Renseignements supplémentaires :

Si l’on insiste — préoccupations de l’industrie de la pêche concernant les moyens de subsistance déplacés
• Les aires marines protégées et conservées contribuent à maintenir la santé des océans tout en soutenant des moyens de subsistance durables.
• Mon ministère reconnaît que la pêche est essentielle pour les collectivités côtières et pour l’économie canadienne. C’est pourquoi nous travaillons avec l’industrie et les pêcheurs afin de réduire les répercussions socioéconomiques des aires marines protégées et de veiller à ce que la protection marine profite à la fois à l’environnement et à l’économie.
• Le leadership de l’industrie a été essentiel pour permettre au Canada d’atteindre son objectif de protection de 10 pour cent des océans en 2020, et nous continuerons à travailler ensemble afin d’atteindre notre cible de 2030.

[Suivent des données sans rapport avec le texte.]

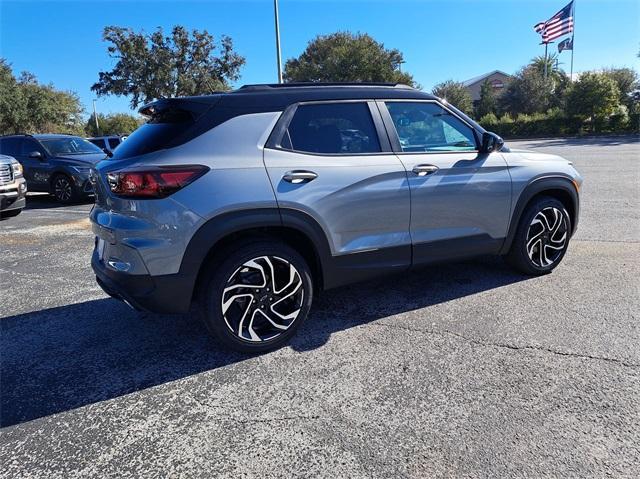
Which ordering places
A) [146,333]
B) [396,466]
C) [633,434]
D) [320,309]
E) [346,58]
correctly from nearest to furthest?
1. [396,466]
2. [633,434]
3. [146,333]
4. [320,309]
5. [346,58]

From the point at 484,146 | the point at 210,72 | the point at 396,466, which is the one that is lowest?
the point at 396,466

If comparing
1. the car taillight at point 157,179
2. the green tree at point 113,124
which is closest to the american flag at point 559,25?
the car taillight at point 157,179

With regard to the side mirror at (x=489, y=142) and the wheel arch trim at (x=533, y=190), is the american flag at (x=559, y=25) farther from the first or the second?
the side mirror at (x=489, y=142)

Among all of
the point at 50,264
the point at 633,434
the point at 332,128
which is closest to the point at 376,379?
the point at 633,434

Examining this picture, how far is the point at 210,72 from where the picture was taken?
38875 millimetres

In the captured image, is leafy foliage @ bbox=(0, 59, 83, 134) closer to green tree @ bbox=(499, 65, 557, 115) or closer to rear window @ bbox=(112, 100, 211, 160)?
rear window @ bbox=(112, 100, 211, 160)

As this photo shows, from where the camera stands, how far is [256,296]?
3117 millimetres

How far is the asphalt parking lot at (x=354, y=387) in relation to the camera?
218 centimetres

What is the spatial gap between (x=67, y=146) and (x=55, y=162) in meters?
0.97

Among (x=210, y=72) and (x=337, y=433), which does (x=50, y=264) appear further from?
(x=210, y=72)

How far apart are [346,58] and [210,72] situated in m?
14.4

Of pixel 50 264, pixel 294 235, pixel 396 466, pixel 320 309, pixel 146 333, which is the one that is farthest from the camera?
pixel 50 264

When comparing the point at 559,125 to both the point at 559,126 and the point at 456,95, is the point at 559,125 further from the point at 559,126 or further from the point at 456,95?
the point at 456,95

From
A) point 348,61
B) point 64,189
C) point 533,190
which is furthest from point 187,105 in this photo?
point 348,61
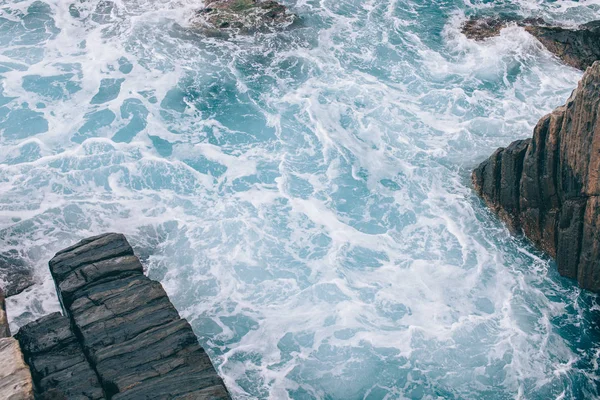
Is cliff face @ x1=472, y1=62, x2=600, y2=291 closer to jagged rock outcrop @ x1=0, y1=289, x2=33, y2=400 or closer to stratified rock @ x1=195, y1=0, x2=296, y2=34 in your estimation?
stratified rock @ x1=195, y1=0, x2=296, y2=34

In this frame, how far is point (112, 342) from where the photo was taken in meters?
16.7

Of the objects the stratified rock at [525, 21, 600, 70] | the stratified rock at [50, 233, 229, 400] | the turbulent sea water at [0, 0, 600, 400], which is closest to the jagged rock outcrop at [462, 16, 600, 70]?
the stratified rock at [525, 21, 600, 70]

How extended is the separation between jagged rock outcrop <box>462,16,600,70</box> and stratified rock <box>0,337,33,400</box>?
2755 centimetres

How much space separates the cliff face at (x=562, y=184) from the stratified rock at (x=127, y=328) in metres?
13.1

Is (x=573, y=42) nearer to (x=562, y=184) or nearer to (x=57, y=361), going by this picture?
(x=562, y=184)

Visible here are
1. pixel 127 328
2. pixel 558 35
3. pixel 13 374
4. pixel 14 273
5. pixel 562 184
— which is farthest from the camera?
pixel 558 35

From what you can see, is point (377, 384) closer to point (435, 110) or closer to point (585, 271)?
point (585, 271)

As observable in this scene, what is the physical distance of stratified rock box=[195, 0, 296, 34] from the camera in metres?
33.8

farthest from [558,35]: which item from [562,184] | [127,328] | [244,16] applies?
[127,328]

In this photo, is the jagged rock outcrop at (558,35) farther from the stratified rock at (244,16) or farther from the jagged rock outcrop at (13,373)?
the jagged rock outcrop at (13,373)

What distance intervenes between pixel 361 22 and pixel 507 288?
19.8 metres

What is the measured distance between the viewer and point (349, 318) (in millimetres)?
20391

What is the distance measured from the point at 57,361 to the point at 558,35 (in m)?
28.8

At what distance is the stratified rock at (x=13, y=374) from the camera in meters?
14.7
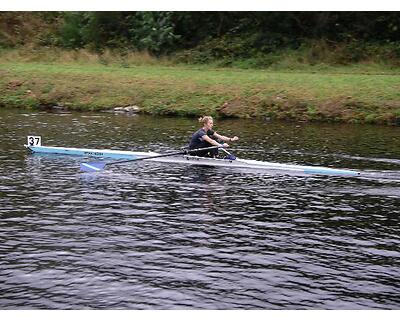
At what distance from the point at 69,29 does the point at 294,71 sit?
24934 millimetres

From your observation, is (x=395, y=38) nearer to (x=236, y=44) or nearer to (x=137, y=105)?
(x=236, y=44)

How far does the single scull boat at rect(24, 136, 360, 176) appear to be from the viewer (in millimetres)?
23366

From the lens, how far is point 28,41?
63.6 m

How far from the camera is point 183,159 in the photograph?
25422mm

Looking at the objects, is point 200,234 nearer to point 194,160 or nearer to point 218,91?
point 194,160

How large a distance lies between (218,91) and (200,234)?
26.8 m

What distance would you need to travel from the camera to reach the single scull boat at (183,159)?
23.4m

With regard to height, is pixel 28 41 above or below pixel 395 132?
above

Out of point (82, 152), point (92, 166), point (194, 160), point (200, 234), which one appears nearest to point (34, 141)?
point (82, 152)

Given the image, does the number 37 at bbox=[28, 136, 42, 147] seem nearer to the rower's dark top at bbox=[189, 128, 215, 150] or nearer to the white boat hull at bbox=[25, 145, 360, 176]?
the white boat hull at bbox=[25, 145, 360, 176]

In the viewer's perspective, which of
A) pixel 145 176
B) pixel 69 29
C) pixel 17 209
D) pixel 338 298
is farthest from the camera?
pixel 69 29

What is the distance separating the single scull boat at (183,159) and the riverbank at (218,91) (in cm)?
1490
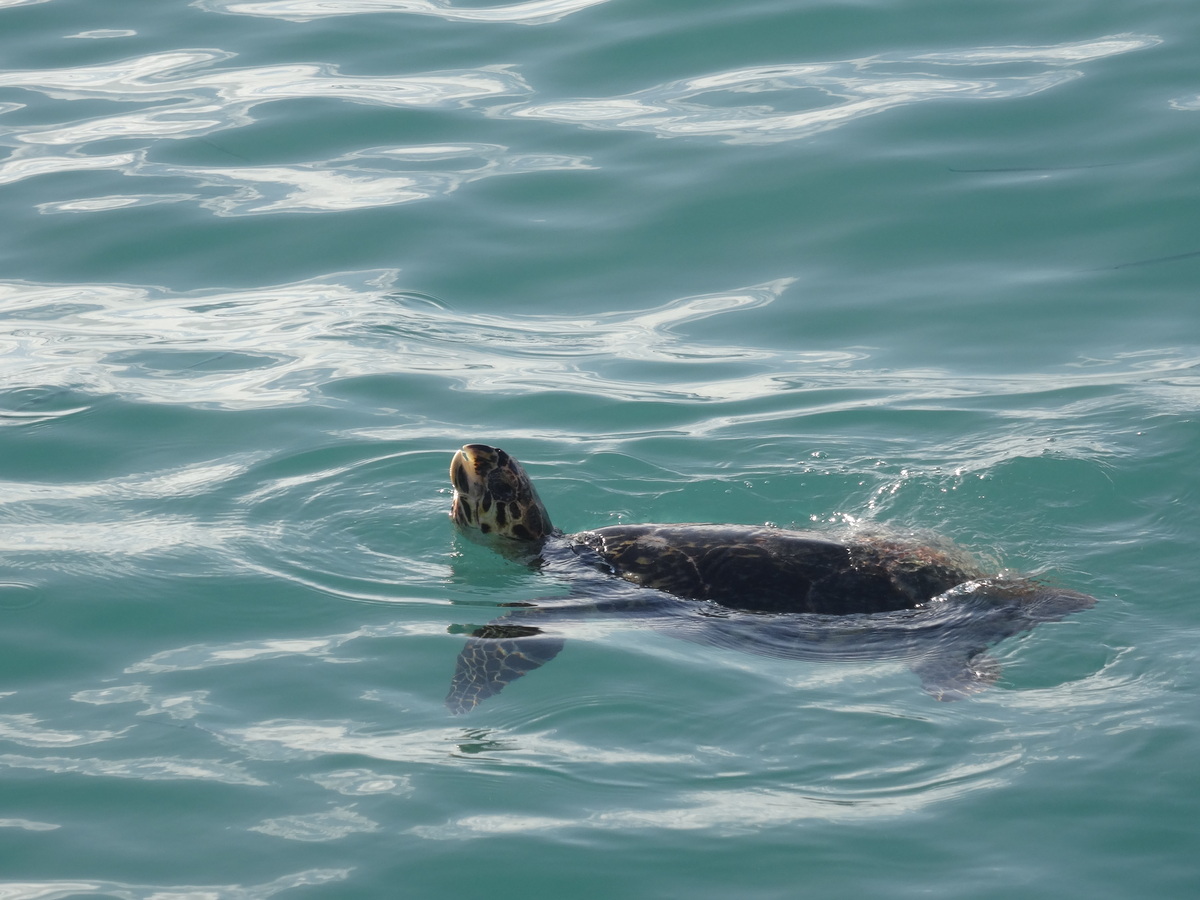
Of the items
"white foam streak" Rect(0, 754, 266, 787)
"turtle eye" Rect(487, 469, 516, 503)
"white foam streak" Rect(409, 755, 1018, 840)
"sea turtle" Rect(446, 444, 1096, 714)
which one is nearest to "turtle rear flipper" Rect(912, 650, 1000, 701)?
"sea turtle" Rect(446, 444, 1096, 714)

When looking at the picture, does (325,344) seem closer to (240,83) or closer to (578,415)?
(578,415)

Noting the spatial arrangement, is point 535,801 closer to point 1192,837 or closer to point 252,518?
point 1192,837

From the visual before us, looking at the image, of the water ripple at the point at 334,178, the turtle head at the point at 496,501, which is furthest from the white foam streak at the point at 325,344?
the turtle head at the point at 496,501

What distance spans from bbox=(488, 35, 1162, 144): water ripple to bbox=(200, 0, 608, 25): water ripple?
2.56 metres

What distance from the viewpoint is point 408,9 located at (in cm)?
1608

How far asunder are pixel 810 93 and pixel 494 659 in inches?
344

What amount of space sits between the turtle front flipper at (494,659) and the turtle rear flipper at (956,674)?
5.32ft

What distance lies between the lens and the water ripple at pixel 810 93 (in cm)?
1223

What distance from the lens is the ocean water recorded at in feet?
15.4

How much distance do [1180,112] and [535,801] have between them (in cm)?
953

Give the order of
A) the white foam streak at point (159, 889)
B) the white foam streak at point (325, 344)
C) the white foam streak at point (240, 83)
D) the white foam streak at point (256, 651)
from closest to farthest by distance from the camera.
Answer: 1. the white foam streak at point (159, 889)
2. the white foam streak at point (256, 651)
3. the white foam streak at point (325, 344)
4. the white foam streak at point (240, 83)

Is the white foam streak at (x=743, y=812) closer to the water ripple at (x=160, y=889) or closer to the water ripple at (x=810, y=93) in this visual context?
the water ripple at (x=160, y=889)

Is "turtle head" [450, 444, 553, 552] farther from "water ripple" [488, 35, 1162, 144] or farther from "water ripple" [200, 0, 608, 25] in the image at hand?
"water ripple" [200, 0, 608, 25]

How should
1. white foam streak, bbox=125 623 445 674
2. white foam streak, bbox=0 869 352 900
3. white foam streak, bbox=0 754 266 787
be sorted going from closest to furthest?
white foam streak, bbox=0 869 352 900, white foam streak, bbox=0 754 266 787, white foam streak, bbox=125 623 445 674
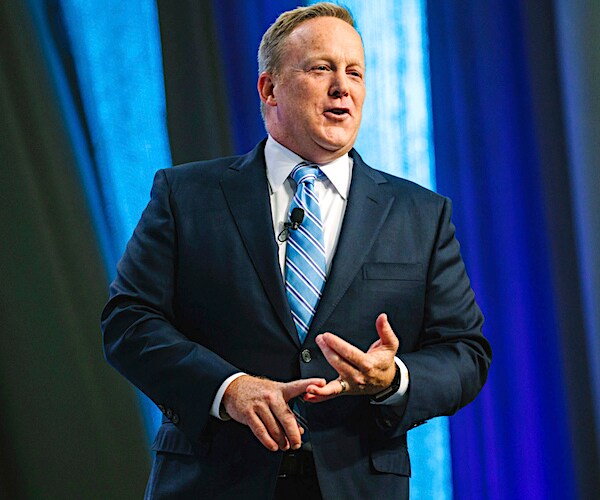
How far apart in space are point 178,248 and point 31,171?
43.2 inches

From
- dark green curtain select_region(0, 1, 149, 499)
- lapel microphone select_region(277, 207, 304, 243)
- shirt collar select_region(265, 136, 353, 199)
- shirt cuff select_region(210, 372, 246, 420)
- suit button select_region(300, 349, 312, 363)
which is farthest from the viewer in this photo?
dark green curtain select_region(0, 1, 149, 499)

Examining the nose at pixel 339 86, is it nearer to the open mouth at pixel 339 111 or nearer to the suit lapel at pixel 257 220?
the open mouth at pixel 339 111

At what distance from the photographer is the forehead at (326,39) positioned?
6.53 ft

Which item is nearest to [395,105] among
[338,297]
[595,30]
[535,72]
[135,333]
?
[535,72]

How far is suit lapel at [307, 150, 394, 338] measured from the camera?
69.6 inches

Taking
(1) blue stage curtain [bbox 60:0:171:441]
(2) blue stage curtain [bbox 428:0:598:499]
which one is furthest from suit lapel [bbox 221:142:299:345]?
(2) blue stage curtain [bbox 428:0:598:499]

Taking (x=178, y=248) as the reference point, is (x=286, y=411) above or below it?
below

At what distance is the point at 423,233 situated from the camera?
191 cm

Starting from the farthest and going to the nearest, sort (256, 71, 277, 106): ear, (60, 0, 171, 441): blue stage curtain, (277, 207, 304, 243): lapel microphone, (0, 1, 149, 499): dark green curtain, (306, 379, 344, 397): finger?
1. (60, 0, 171, 441): blue stage curtain
2. (0, 1, 149, 499): dark green curtain
3. (256, 71, 277, 106): ear
4. (277, 207, 304, 243): lapel microphone
5. (306, 379, 344, 397): finger

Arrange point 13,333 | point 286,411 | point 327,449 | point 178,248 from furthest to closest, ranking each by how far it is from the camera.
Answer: point 13,333
point 178,248
point 327,449
point 286,411

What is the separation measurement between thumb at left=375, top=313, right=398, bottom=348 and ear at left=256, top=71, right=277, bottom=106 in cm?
72

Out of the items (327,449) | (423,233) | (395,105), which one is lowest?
(327,449)

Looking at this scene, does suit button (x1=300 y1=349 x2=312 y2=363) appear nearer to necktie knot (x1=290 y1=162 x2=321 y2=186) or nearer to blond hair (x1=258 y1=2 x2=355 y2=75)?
necktie knot (x1=290 y1=162 x2=321 y2=186)

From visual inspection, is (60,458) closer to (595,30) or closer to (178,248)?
(178,248)
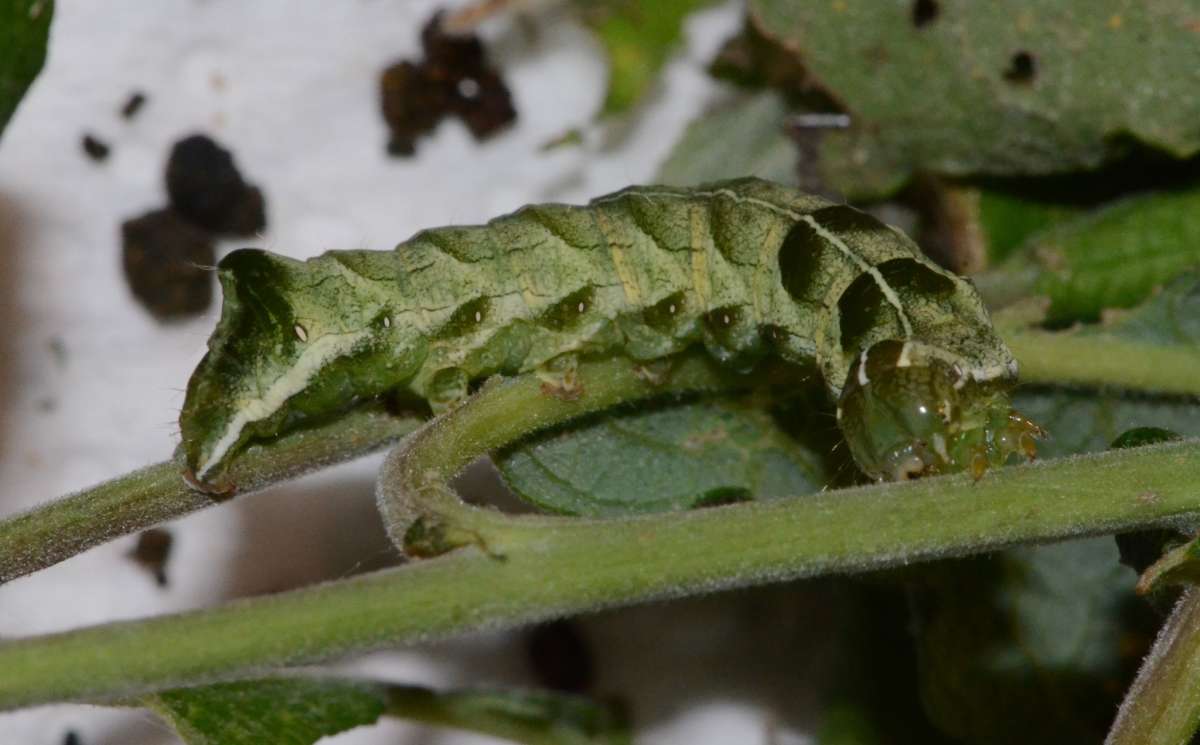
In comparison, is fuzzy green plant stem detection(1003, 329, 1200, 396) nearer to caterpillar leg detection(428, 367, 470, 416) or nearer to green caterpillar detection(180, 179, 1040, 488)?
green caterpillar detection(180, 179, 1040, 488)

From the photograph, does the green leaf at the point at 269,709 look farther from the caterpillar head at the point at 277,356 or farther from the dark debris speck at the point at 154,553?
the dark debris speck at the point at 154,553

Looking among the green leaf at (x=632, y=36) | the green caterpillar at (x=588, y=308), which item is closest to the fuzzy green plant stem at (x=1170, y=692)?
the green caterpillar at (x=588, y=308)

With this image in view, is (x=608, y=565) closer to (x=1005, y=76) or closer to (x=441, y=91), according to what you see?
(x=1005, y=76)

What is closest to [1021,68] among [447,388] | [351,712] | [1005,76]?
[1005,76]

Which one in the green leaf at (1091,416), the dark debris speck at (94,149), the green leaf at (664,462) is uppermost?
A: the dark debris speck at (94,149)

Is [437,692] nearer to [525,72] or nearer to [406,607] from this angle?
[406,607]

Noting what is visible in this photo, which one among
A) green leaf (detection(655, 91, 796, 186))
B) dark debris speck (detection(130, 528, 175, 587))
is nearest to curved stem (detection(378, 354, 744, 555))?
green leaf (detection(655, 91, 796, 186))

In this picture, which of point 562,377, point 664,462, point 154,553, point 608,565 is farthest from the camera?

Si l’on insiste — le processus d’établissement des sites
• Mon ministère collabore étroitement avec tous les ordres de gouvernement et avec les peuples autochtones pour établir des aires marines protégées et conservées.
• Les consultations avec les intervenants, y compris l’industrie et les collectivités, nous aident à comprendre et à réduire les répercussions socioéconomiques.
• Les données scientifiques, l’information socioéconomique, les connaissances autochtones et les contributions locales orientent la conception et la gestion des aires marines protégées et conservées.